No matter how it’s done, staging a response that can compete with the pomp of a presidential address to Congress is always an impossible task for the party out of power — the political equivalent of watching a Super Bowl champion crowned at midfield, then cutting to the loser’s locker room to hear from the other team’s coach.

In recent years, Republican responses have been noted more for glitches and mishaps than for what was said. Remember Michele Bachmann’s looking into the wrong camera in 2011 when she delivered the Tea Party Express response? Marco Rubio’s awkward reach for a bottle of Poland Spring water last year?

The potential for an embarrassing viral moment like Rubio’s hasn’t dimmed other politicians’ interest in attempting to grab a bit of the spotlight, however.

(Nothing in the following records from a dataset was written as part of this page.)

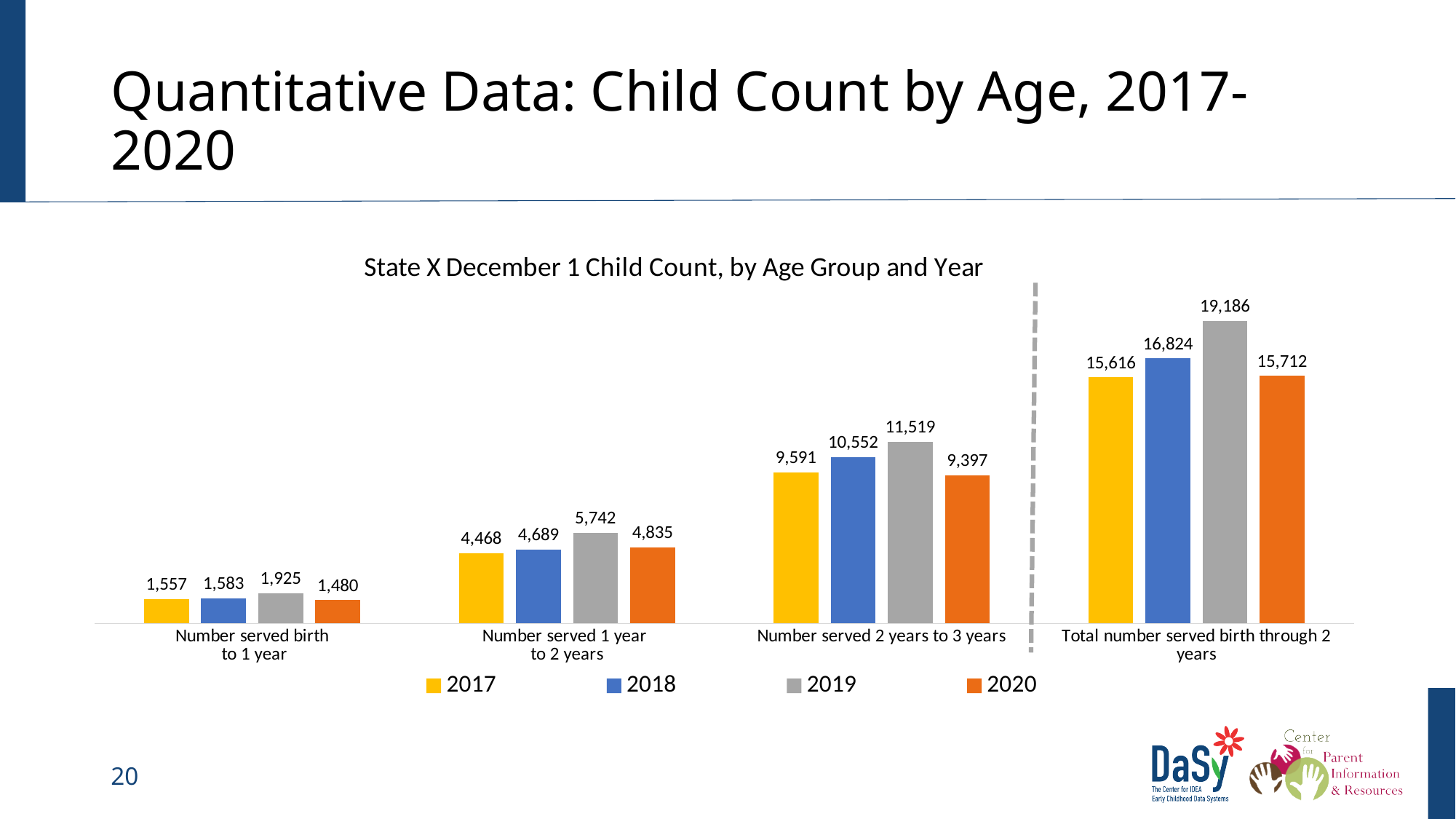
What is the difference between the 2019 and 2020 values for number served 2 years to 3 years? 2,122 Which is larger: the 2017 or the 2020 value for number served 1 year to 2 years? 2020 What is the title of the chart? State X December 1 Child Count, by Age Group and Year What kind of chart is shown on the slide? Bar chart Which year has the lowest total number served birth through 2 years? 2017 What is the number served birth to 1 year in 2019? 1,925 Which colour represents 2019 in the legend? Gray What is the total number served birth through 2 years in 2018? 16,824 Which year has the highest number served 1 year to 2 years? 2019 What is the number served 2 years to 3 years in 2020? 9,397 How many age-group categories are shown on the x axis? 4 How many series does the legend list? 4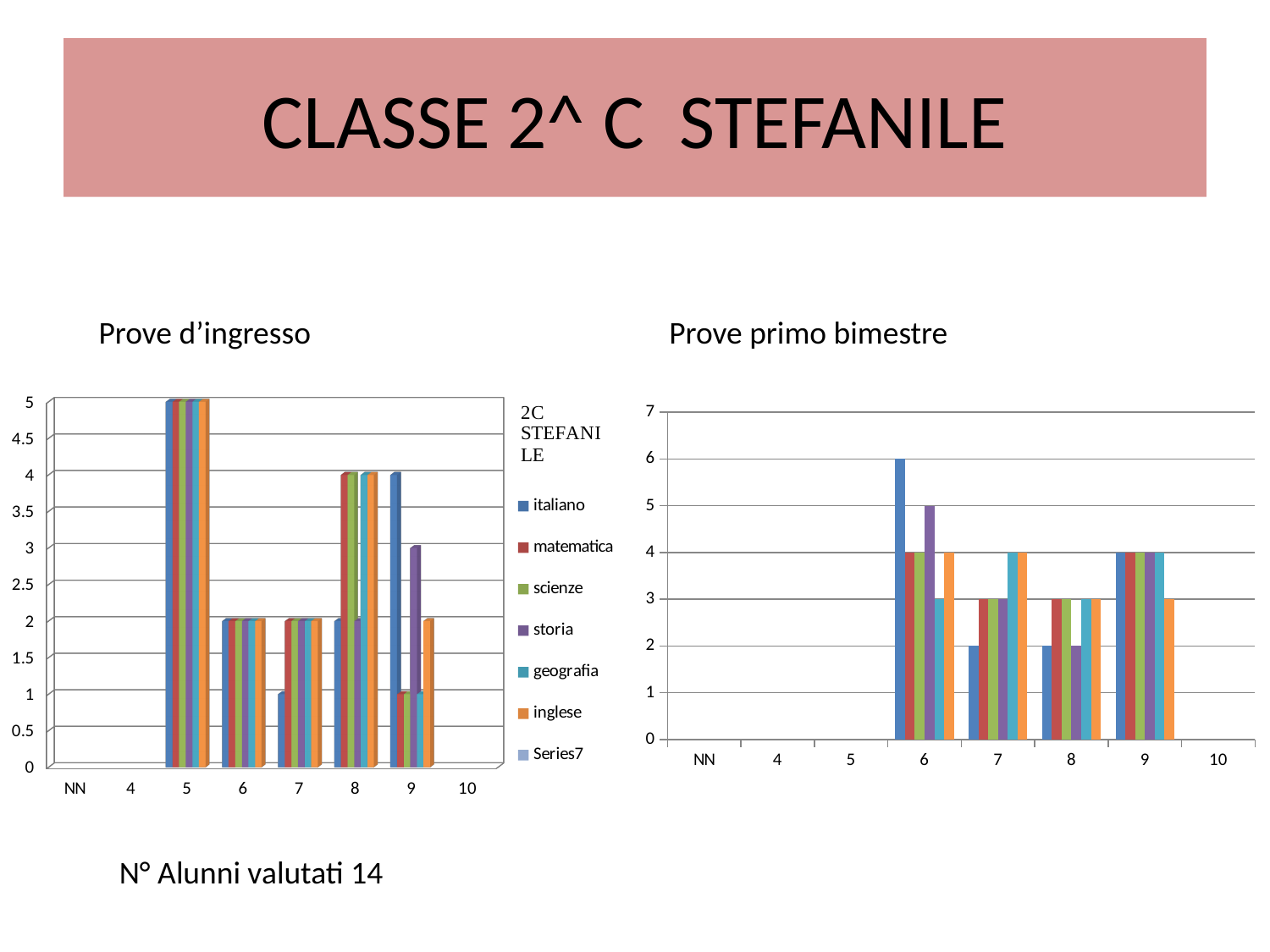
In the 'Prove primo bimestre' chart, which category contains the tallest bar? 6 What is the title shown in the legend area of the 'Prove d'ingresso' chart? 2C STEFANILE How many series does the legend of the 'Prove d'ingresso' chart list? 7 In the 'Prove d'ingresso' chart, what is the value for italiano at category 7? 1 In the 'Prove d'ingresso' chart, which category has the highest values across all series? 5 In the 'Prove d'ingresso' chart, what is the value for italiano at category 9? 4 In the 'Prove d'ingresso' chart, what is the difference between the italiano value at category 9 and the italiano value at category 7? 3 In the 'Prove primo bimestre' chart, is the tallest bar at category 6 greater or less than 5? greater In the 'Prove d'ingresso' chart, what is the value for storia at category 9? 3 How many categories are shown on the x axis of the 'Prove primo bimestre' chart? 8 What type of chart is the 'Prove d'ingresso' chart? bar chart In the 'Prove d'ingresso' chart, at category 8, which is larger: the value for matematica or the value for italiano? matematica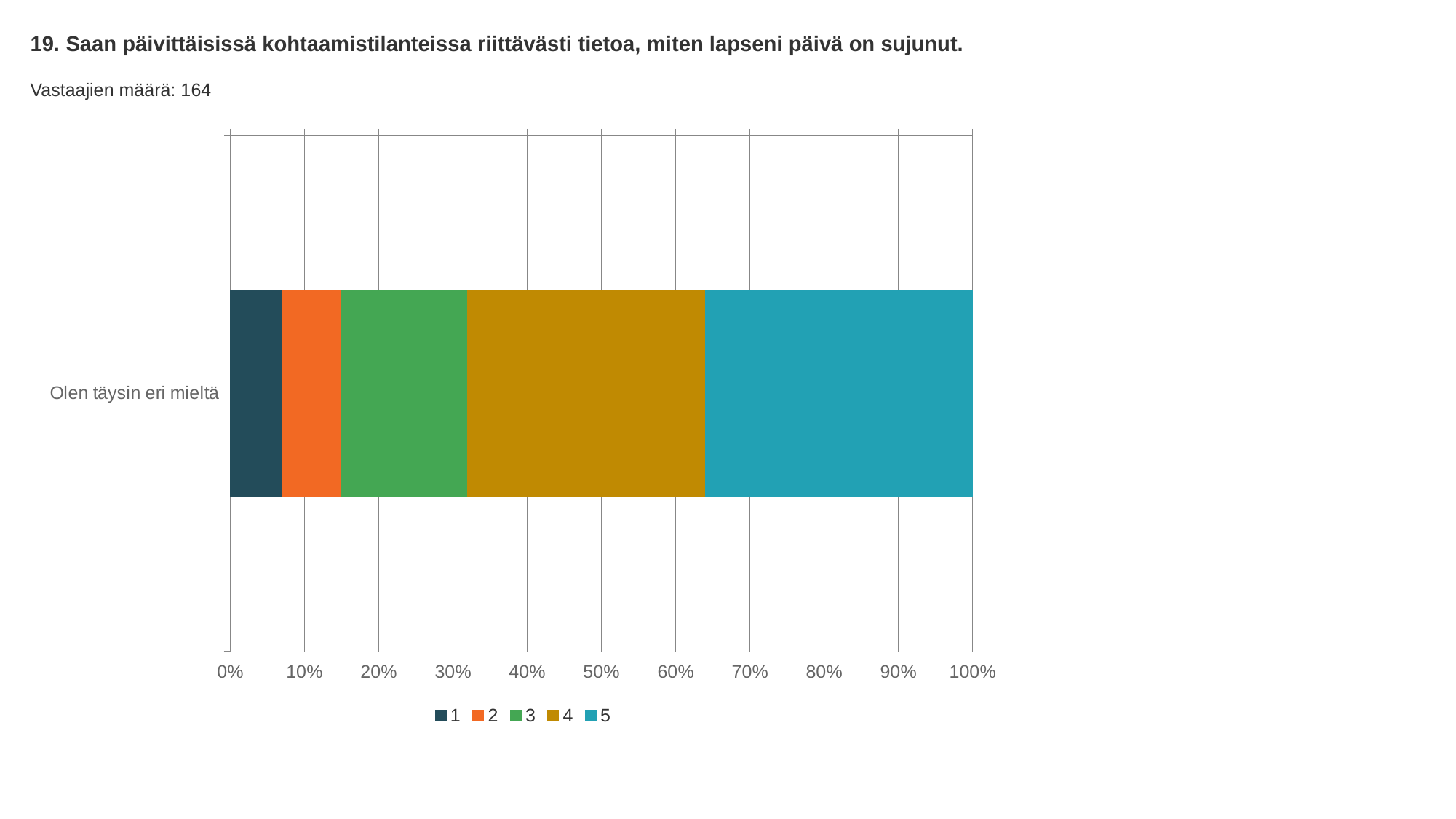
Which series takes up the largest share of the bar? 5 Is the value for series 3 greater or less than 20%? less Is the value for series 1 greater or less than 10%? less What value does the full stacked bar reach on the x axis? 100% Which is larger, the segment for series 4 or the segment for series 3? 4 Is the value for series 5 greater or less than 30%? greater What is the label of the category shown on the y axis? Olen täysin eri mieltä How many series does the legend list? 5 What kind of chart is shown on the slide? Stacked bar chart How many respondents (Vastaajien määrä) are reported on the slide? 164 Which is larger, the segment for series 3 or the segment for series 1? 3 How many categories are plotted on the y axis? 1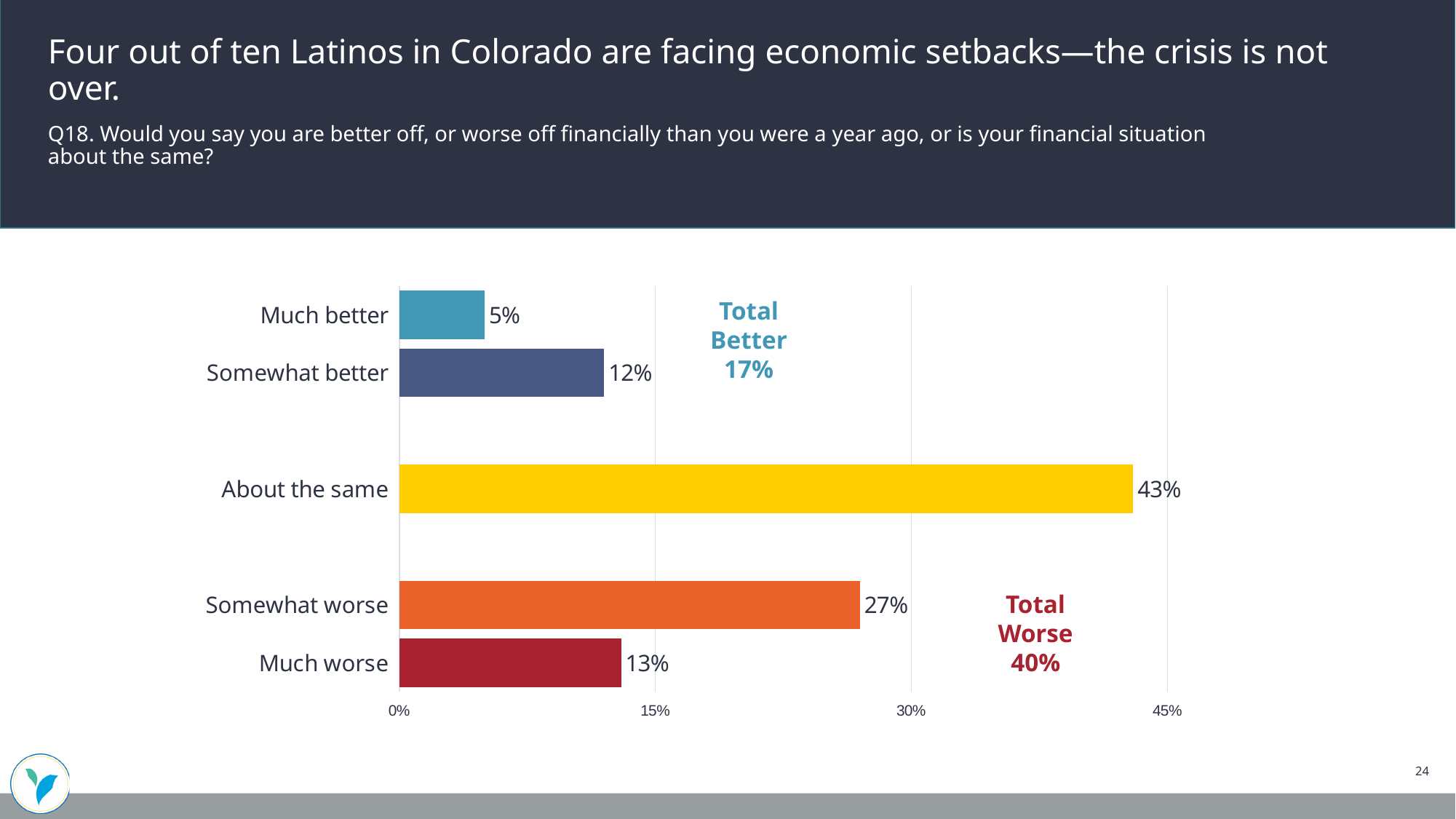
What is the 'Total Worse' percentage annotated on the chart? 40% How many categories are shown in the chart? 5 What is the difference between 'Somewhat worse' and 'Somewhat better'? 15% Is the value for 'About the same' greater or less than 30%? greater Which is larger, 'Much worse' or 'Somewhat better'? Much worse Which category has the lowest value? Much better What is the value for 'About the same'? 43% What is the value for 'Much worse'? 13% What percentage of respondents said they are 'Much better' off financially? 5% What kind of chart is shown on the slide? Bar chart Which category has the highest value? About the same What is the value for 'Somewhat worse'? 27%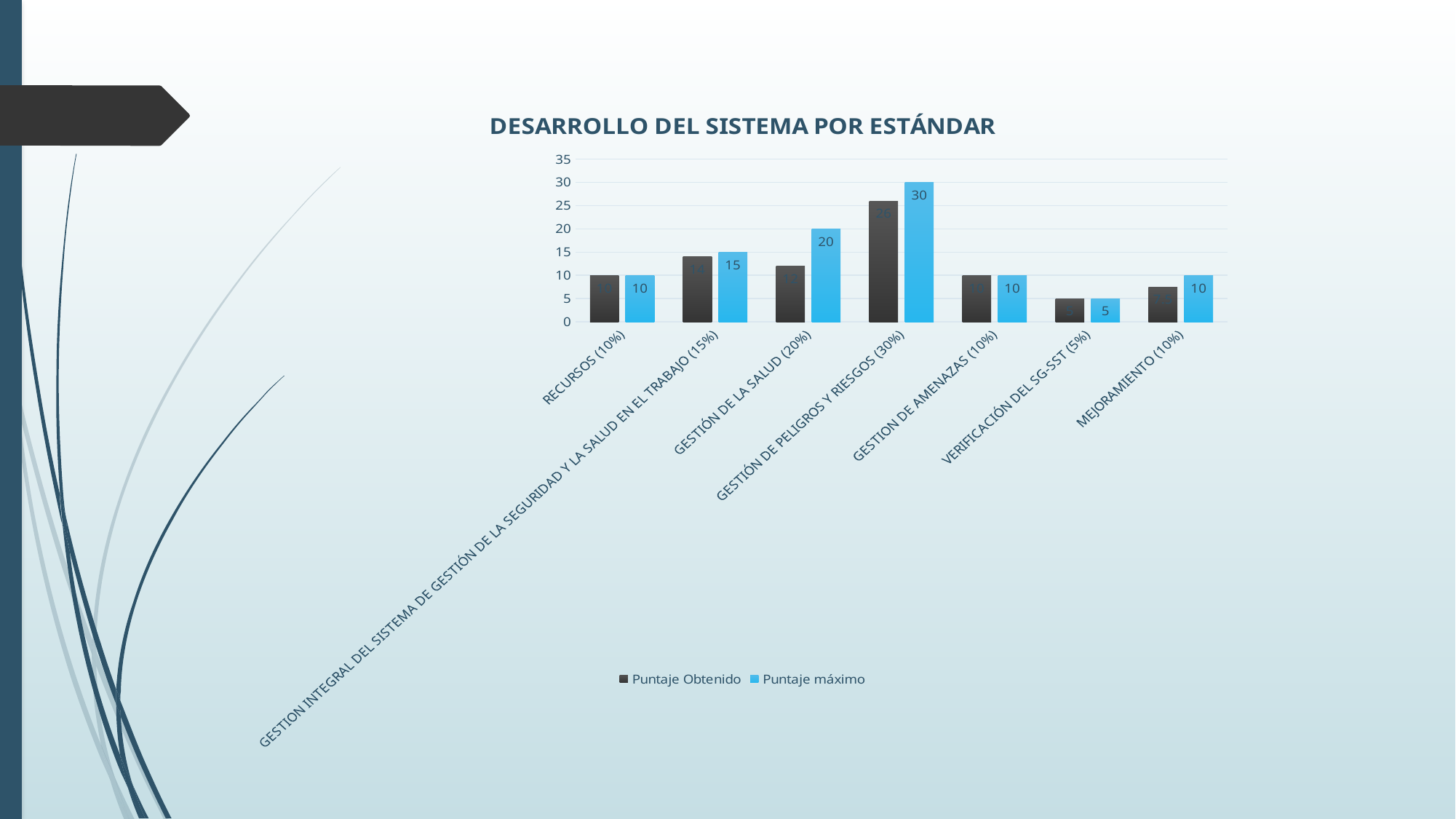
How many categories are shown on the x axis? 7 How many series does the legend list? 2 What is the Puntaje máximo value for GESTIÓN DE LA SALUD (20%)? 20 What is the Puntaje máximo value for GESTIÓN DE PELIGROS Y RIESGOS (30%)? 30 What is the difference between the Puntaje máximo for GESTIÓN DE PELIGROS Y RIESGOS (30%) and for GESTIÓN DE LA SALUD (20%)? 10 What kind of chart is shown on the slide? bar chart Which category has the lowest Puntaje máximo? VERIFICACIÓN DEL SG-SST (5%) Which is larger for MEJORAMIENTO (10%): Puntaje Obtenido or Puntaje máximo? Puntaje máximo What is the Puntaje máximo value for VERIFICACIÓN DEL SG-SST (5%)? 5 Which category has the highest Puntaje máximo? GESTIÓN DE PELIGROS Y RIESGOS (30%) Is the Puntaje Obtenido value for GESTIÓN DE PELIGROS Y RIESGOS (30%) greater or less than 20? greater What is the title of the chart? DESARROLLO DEL SISTEMA POR ESTÁNDAR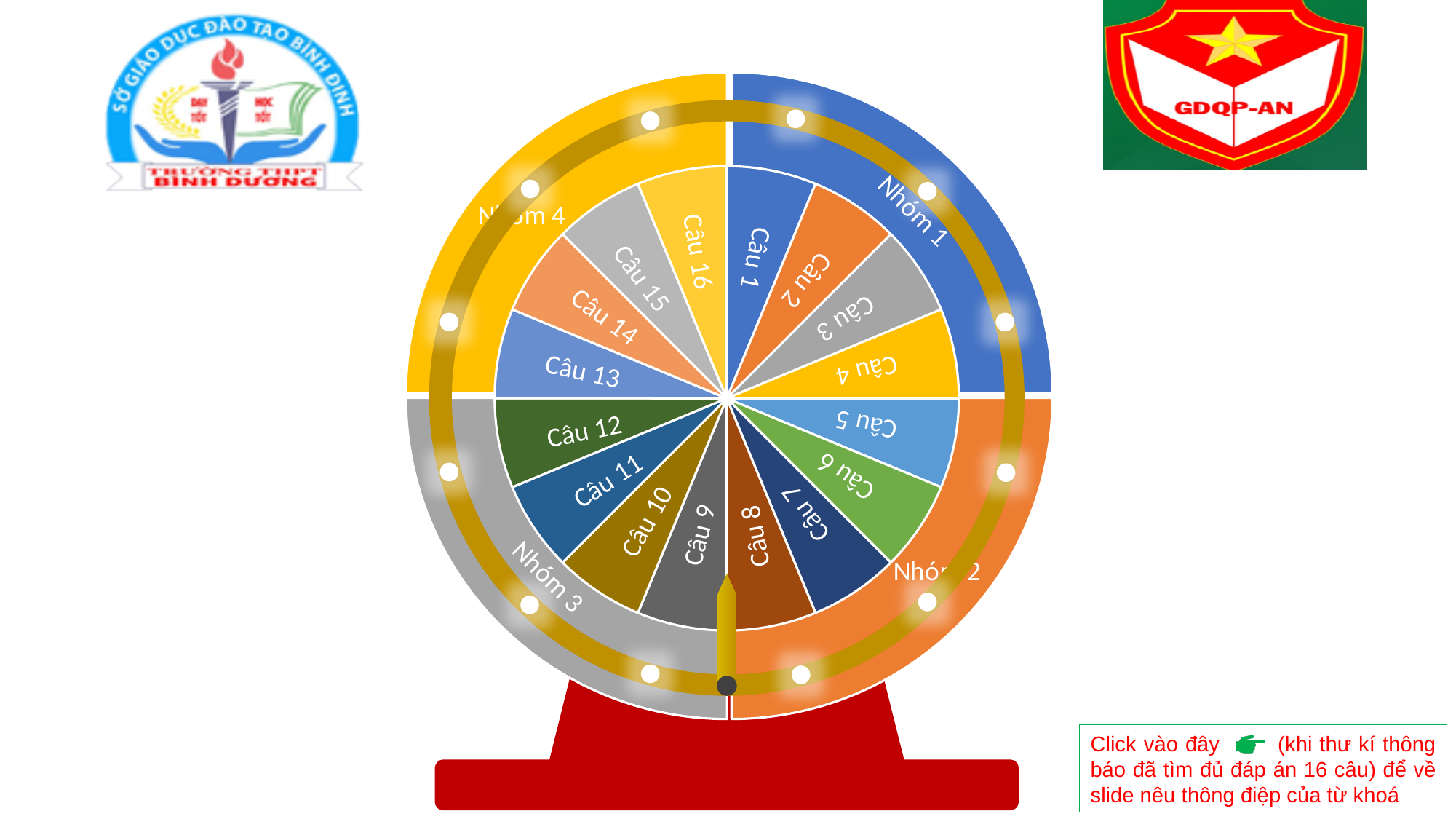
What colour is the outer ring section labelled 'Nhóm 4'? yellow How many slices does the inner pie chart on the wheel have? 16 What is the label of the slice of the inner pie chart just to the left of the top? Câu 16 Which 'Nhóm' label appears on the blue section of the outer ring at the top right? Nhóm 1 How many 'Nhóm' sections does the outer ring of the wheel have? 4 What kind of chart is used for the inner wheel with the 'Câu' labels? pie chart What is the label of the first slice of the inner pie chart, just to the right of the top? Câu 1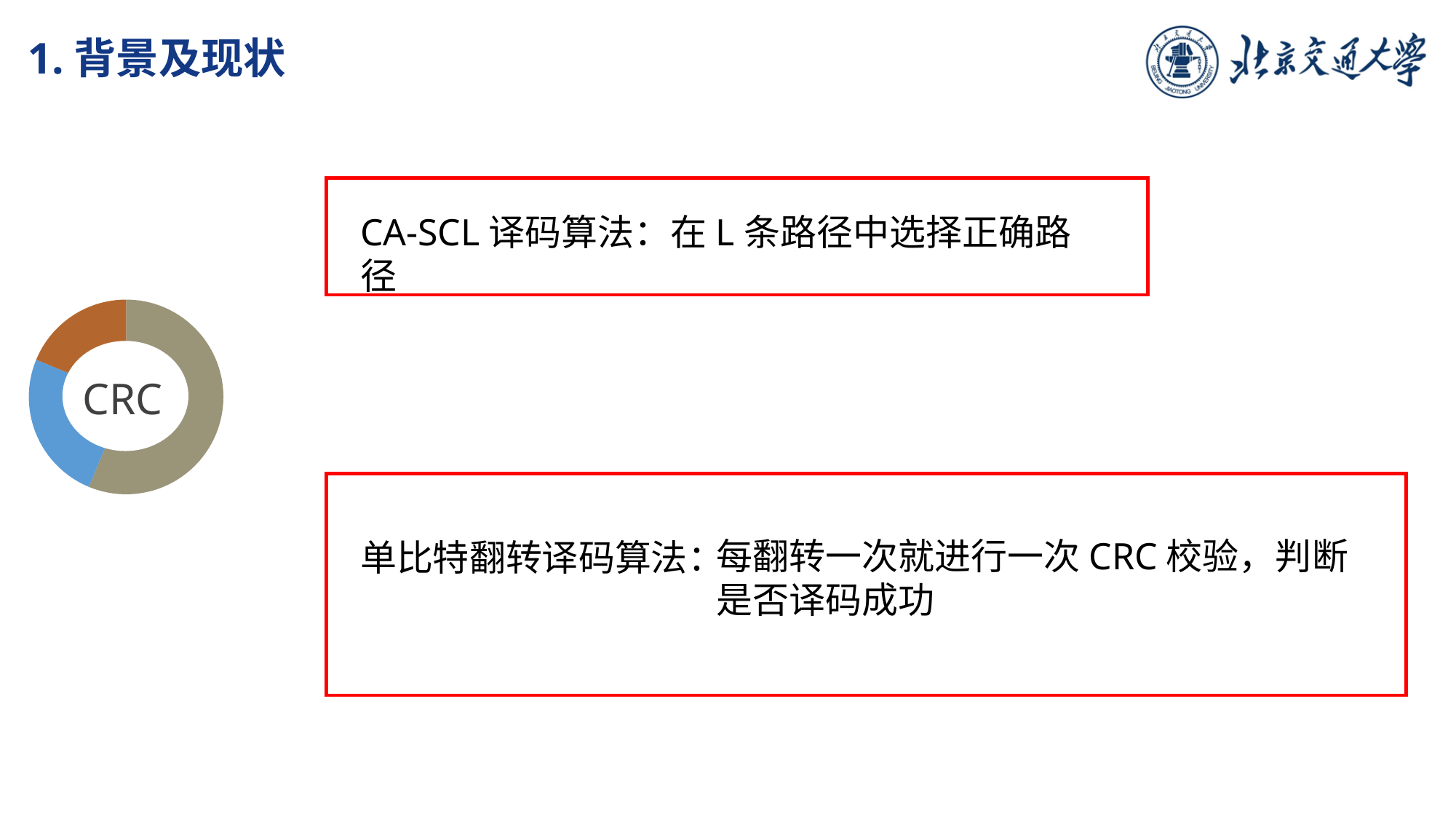
Does the doughnut chart have a legend? No Is the orange slice of the doughnut chart larger or smaller than the grey slice? smaller What text is written in the centre of the doughnut chart? CRC Which colour slice of the doughnut chart is the largest? grey How many slices does the doughnut chart have? 3 Is the grey slice of the doughnut chart larger or smaller than the blue slice? larger What kind of chart is shown on the left of the slide? doughnut chart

Although the Republican Party has complained that the Tea Party response overshadows their primary messenger, the GOP this year set up stations at the Capitol for rank-and-file members to record short video responses after the speech that can be posted to Vine, a Twitter-owned mobile app.

On the Democratic side, former U.S. Rep. Gabby Giffords (D-AZ) purchased TV air time during this year’s speech coverage to highlight her personal campaign for stricter gun laws.

When asked if the official rebuttal speech has outlived its usefulness, Virginia Senator Tim Kaine, a Democrat, who delivered the Democrats’ 2006 response to Bush, joked, “I think people question whether the State of the Union and the response has outlived its usefulness. You can make an argument either way.”